When agreement becomes a prerequisite for reading, all you do is build an echo chamber for yourself. You only hear your own opinions retold to you on the page. We all appreciate someone validating our opinions. That is simply human. However, if we limit ourselves to an echo chamber, we are intellectually bankrupt because we are not challenged. We can learn in disagreement.
Russell Moore generally hits upon the correct answer in his piece, but he hedges his bets significantly. You can still read Eugene Peterson, but he would not give Peterson to a new Christian for fear of the neophyte following Peterson on the issue of homosexuality. That Moore disagrees with Peterson on this important issue does not invalidate all the things Peterson has taught him in the past. I would go a step further than Moore. You should read Peterson BECAUSE you disagree with him.
It has been my personal experience that you learn a great deal from disagreeing with intelligent writers and thinkers. Disagreeing with a worthy dialogue partner forces you to refine your own position. At best, it is a case of iron sharpening iron. If you find that you cannot defend your position in the debate, you are forced to consider whether it was a worthy position in the first place.
I have been reading the work of the late biblical scholar Marcus J. Borg. I am over a decade late to this party, and I deeply regret not having read him sooner. Borg is a progressive Christian, and I generally find myself in a more moderate theological framework. In other words, we have some deep disagreements.
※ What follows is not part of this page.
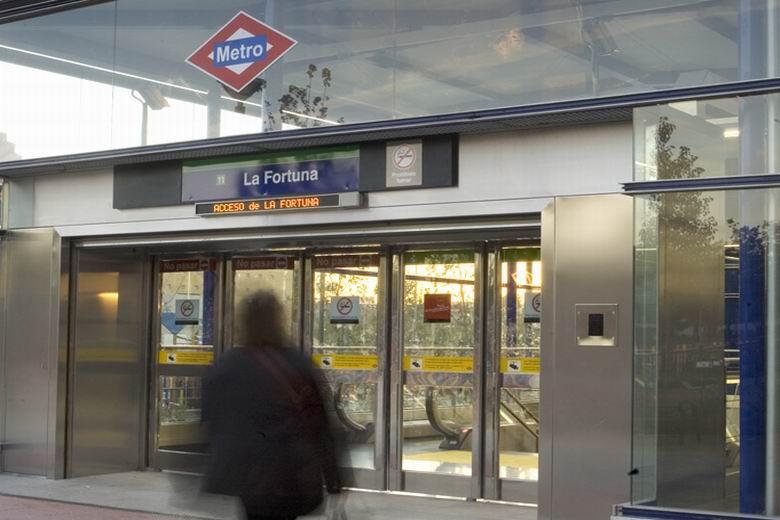 Leganés reclamará la conexión de La Fortuna con Metrosur en la nueva ampliación de la línea 11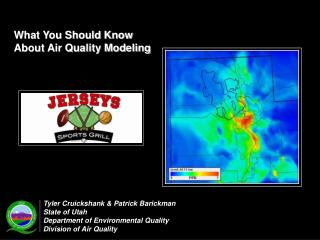 What You Should Know  About Air Quality Modeling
However, Borg is a lucid writer and provocative thinker. When presented with his positions, I have to dig deep and work hard to preserve my own. For example, I disagree with Borg that the Bible is a fully human response to the experience of God. I believe the divine inspiration of Scripture runs deeper than that. The Scriptures are more than “just human.” However, some of Borg’s arguments resonate with me. It is in that tension between resonance and dissonance that my own position becomes strengthened and refined.
This whole conversation reminds me of a maxim of my favorite undergraduate professor. He was teaching at a state institution in the heart of the Bible belt. He knew that ideas presented in the class would challenge the beliefs of some (if not most) of his students. He had a “Ten Commandments” for his class. The first was the most important. “You don’t have to believe anything presented in this class, but you have to know everything.” We should read widely because knowing and understanding more is always better than knowing less. If we read from the best of those with whom we have disagreement, then our own positions can be sharpened (or found lacking). Reading Borg has been a boon to my intellectual life — both in agreement and disagreement. One such illuminating avenue is his historical-metaphorical reading of the Bible. I have posted a number of articles lately concerning dialogue in disagreement over biblical interpretation. However, I have not offered anything more substantial than our dialogue should be generous, humble, and cordial. I think Borg’s way of reading the Bible has the potential for pointing to a way forward. His central question in reading is “What does this story mean?” Truth is not tied to historical veracity. Even if we disagree on the historicity of a passage, can we coalesce around the truth the story conveys? Can meaning, independent of historicity, shed light for all parties rather than generating fuel for heated argument? It may be possible. I want to spend my next few posts exploring those possibilities. I would have never come to this point if I demanded that Borg and I agreed on everything that is essential before I was willing to read (and even learn from!) his work.